Lawyers for Jammie Thomas-Rasset, a US mother of four fined $1.9m (about £1.2m) last month for illegally downloading 24 songs, have filed a request for a new trial. And they're right. The judgment is ridiculous.
The lawyers claimed the damages - which comes out at around £50,000 per song - "shocks the conscience and must be set aside". They're asking the US District Court of Minnesota to take one of three actions:
1) Toss out the statutory damages, which Thomas-Rasset's team claims are based on an unconstitutional provision of the Copyright Act.
2) Reduce the fine to $18,000 (£11,000) on the basis that, if the statutory-damages provision of the Copyright Act is deemed constitutional, the jury's application of it was "excessive, shocking and monstrous".
3) A third jury could set an even lower fine.
Last month's trial was actually a retrial of an October 2007 case in which Thomas-Rasset was found guilty of copyright infringement and ordered to pay $222,000 - or $9,250 per song downloaded and shared via a peer-to-per file sharing network. That verdict was later overturned by a US district judge.
In their bid to toss out the most recent judgment, Thomas-Rasset's lawyers accurately point out that the fine doesn't match the crime:
"The statutory damages awarded in this case - which are nearly an order of magnitude greater than the statutory damages assessed in the first trial - bear no reasonable relation to the actual injury suffered by the plaintiffs. The damages awarded are grossly in excess of any reasonable estimate of that injury.

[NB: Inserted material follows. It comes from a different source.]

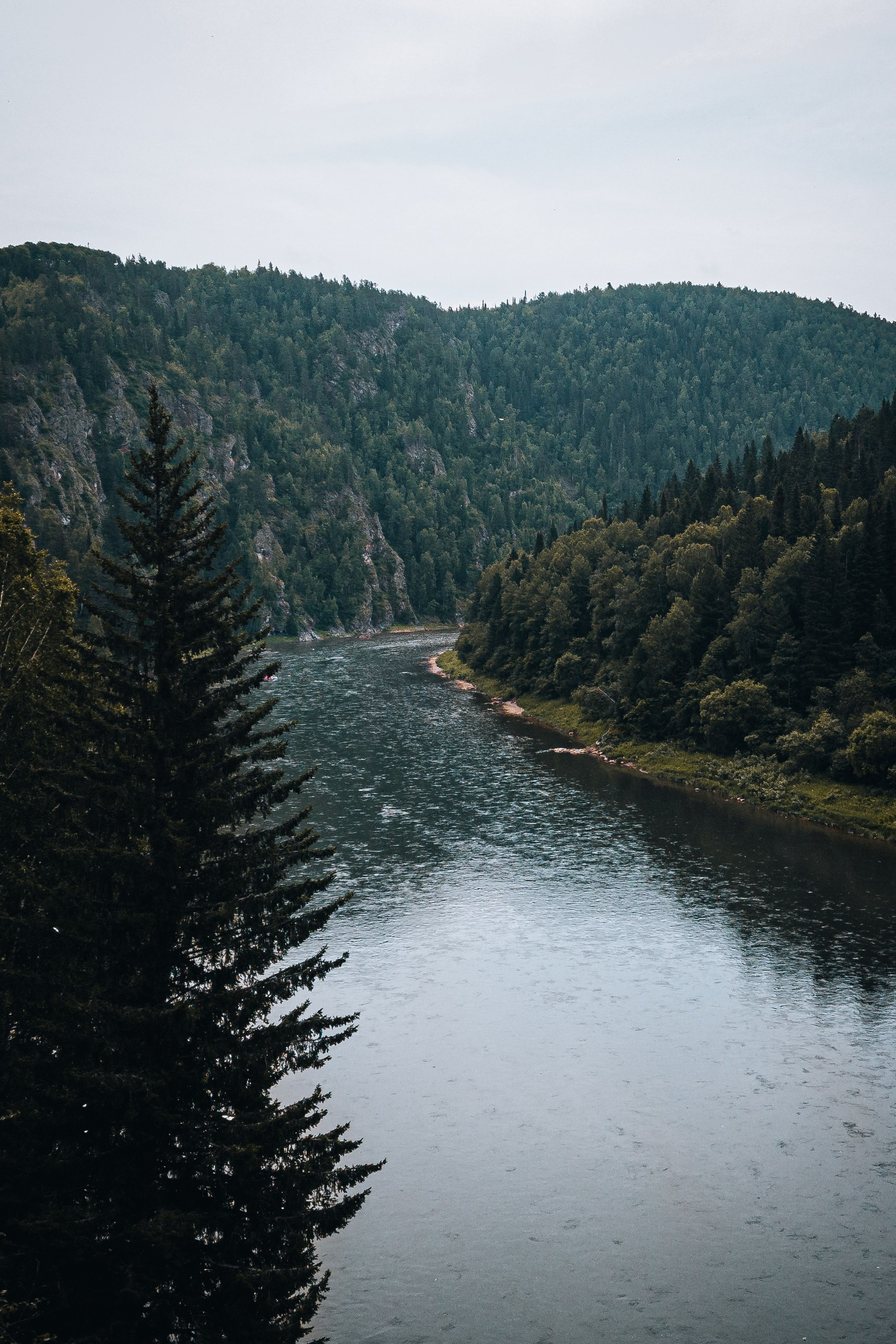Immensity. Саватейкин Ярослав | Портретный фотограф в Москве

The plaintiffs did not even attempt to offer evidence of their actual injuries, seeking instead an award of statutory damages entirely for purposes of punishment and deterrence."

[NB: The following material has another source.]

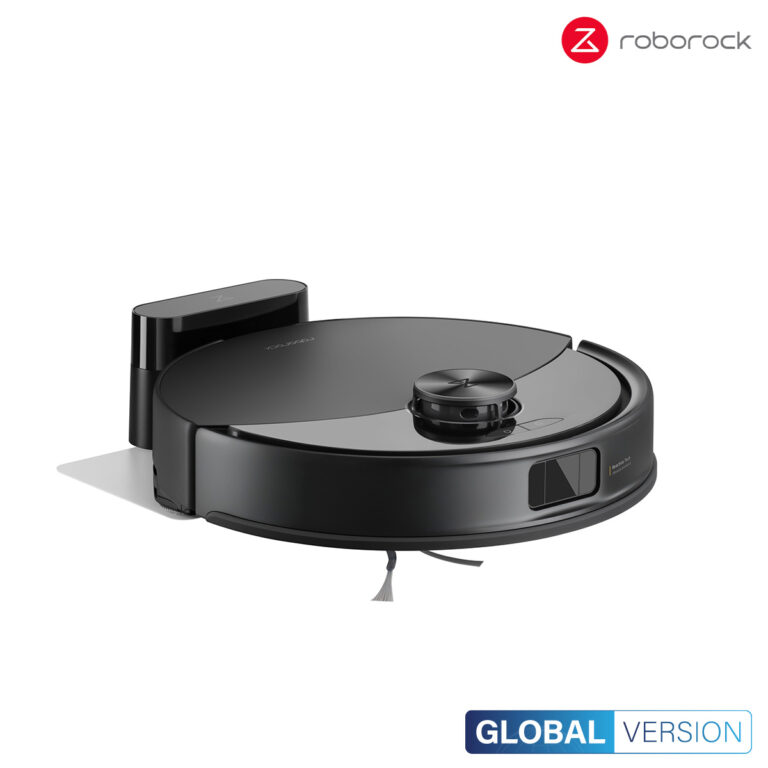 Robot hút bụi Roborock Q7 Pro Max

Writing for PC Advisor sister site PC World last month, JR Raphael wrote that the damages of $1.9m are not only disproportionate but unconstitutional.
"The Supreme Court has previously indicated that 'grossly excessive' punitive damage awards are a violation of the US Constitution," he wrote. "An award can be considered 'grossly excessive' if there's too big a gap between the actual harm done and the amount of money being named. Courts can also consider the 'degree of reprehensibility' of the defendant's actions, along with how the penalty compares to similar ones issued in the past."
Furthermore, the jury was granted too much leeway to determine the appropriate fine, which should range from $750 to $150,000 per violation, according to US copyright law.
Digital rights watchdog groups such as the Electronic Frontier Foundation believe juries aren't given useful guidelines on how to determine appropriate fines, a problem that leads to absurd damages such as these.
Will the Minnesota pirate mum get a new trial? Let's hope so. But let's also hope the new jury gets better instructions this time around. Or better yet, the Recording Industry of America (RIAA) could simply settle out of court with Thomas-Rasset for a few thousand dollars, the same approach the industry group has taken with other pirates in recent years.